Does anyone else do this? Is it just me? Read on…
Louise is on holiday today, tomorrow and Monday. I’ll be in work those days. That’s fine. No problem. My usual travel partner is also on holiday (it’s her birthday). No problem there either.
I’ll take the car to the station. I can use the iPod on the train* to drown out Little Miss Loudgob. I’ll get off the train at Argyll Street to add a 10 minute walk to my journey (trying to be healthy).
I’ll get into work. Have a coffee. Read my email. All will be well with my day.
That’s the plan. That WAS the plan. That WAS the plan until some tosser plonked himself down right next to me on the train, and managed to yank the earphones from my ears AND out of the iPod jack. That WAS the plan until my ‘morning walk’ turned into nothing more than a continual ‘avoidance of wankers’.
So I’m narked. MAJORLY.
Thing is I shouldn’t be. I did take the car to the station. I did use the iPod on the train. I did get off the train a stop early and walk to work. I have had a coffee (now two) and I AM reading my email.
But it wasn’t exactly as I planned. It didn’t pan out as I thought it would, wished it would, dreamed it would. That annoys me.
I get the same way at the weekend. I like to plan. I like to know what is coming, and I don’t like deviation from it, not one jot. My plans do not allow for variation. Variation is bad. Variation gets me narked.
Anyone else suffer from this?
* Instructions for setting ‘acceptable volume levels’.
1. Hold the headphones in your hand, NOT next to your ear.
2. Press play.
3. If you can hear the singer drawing breath between lines – IT’S TOO LOUD!
4. Set the volume so that you can barely hear the music.

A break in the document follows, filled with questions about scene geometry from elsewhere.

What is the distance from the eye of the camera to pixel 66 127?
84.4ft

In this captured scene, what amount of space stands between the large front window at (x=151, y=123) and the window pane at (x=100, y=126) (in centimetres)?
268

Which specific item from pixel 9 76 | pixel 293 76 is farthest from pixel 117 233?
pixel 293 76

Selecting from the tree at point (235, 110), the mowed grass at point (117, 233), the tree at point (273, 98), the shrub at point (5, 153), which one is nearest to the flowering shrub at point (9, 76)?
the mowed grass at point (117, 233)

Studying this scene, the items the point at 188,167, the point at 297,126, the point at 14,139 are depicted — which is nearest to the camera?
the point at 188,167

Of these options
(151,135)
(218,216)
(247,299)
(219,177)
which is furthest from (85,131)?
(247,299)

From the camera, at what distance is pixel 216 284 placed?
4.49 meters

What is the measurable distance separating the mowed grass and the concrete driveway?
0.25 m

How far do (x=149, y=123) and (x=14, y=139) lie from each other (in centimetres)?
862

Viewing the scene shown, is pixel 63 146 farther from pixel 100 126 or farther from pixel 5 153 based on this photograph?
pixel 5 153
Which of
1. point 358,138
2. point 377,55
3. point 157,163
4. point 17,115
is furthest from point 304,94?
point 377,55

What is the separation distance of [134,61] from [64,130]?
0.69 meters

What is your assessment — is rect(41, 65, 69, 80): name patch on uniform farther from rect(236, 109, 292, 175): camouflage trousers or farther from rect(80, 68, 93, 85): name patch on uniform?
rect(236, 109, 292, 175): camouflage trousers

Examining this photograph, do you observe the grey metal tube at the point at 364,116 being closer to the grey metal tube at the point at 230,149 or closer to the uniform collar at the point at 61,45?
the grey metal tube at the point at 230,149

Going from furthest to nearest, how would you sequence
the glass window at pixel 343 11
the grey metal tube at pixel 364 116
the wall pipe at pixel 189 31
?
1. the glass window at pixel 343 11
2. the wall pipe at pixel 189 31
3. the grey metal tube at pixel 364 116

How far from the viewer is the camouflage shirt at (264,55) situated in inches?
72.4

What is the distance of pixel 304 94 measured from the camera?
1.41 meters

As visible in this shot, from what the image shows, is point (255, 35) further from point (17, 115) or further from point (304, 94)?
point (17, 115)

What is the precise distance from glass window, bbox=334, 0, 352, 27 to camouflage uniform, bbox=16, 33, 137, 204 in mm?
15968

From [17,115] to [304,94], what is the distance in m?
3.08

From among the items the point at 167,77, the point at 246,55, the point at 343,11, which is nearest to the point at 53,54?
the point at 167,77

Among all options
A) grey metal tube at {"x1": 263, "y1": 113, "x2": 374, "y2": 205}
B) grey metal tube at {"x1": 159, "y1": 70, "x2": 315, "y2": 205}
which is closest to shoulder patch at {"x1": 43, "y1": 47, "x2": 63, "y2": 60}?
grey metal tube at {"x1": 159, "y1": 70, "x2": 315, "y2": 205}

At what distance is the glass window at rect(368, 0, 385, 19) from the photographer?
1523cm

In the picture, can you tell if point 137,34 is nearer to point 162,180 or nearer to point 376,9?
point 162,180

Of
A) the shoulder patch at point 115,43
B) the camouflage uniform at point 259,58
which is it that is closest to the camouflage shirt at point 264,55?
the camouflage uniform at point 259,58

5. Place headphones on head/in ears – depending on model of headphones.
Simple.
If anyone knows the woman who had her ‘walkman’ set so loud that I could hear it three rows away, WITH my iPod playing, please forward these instructions on to her. If she isn’t contactable by email please phone her but remember that you may need to shout as she’s no doubt in the final stages of progression to complete deafness.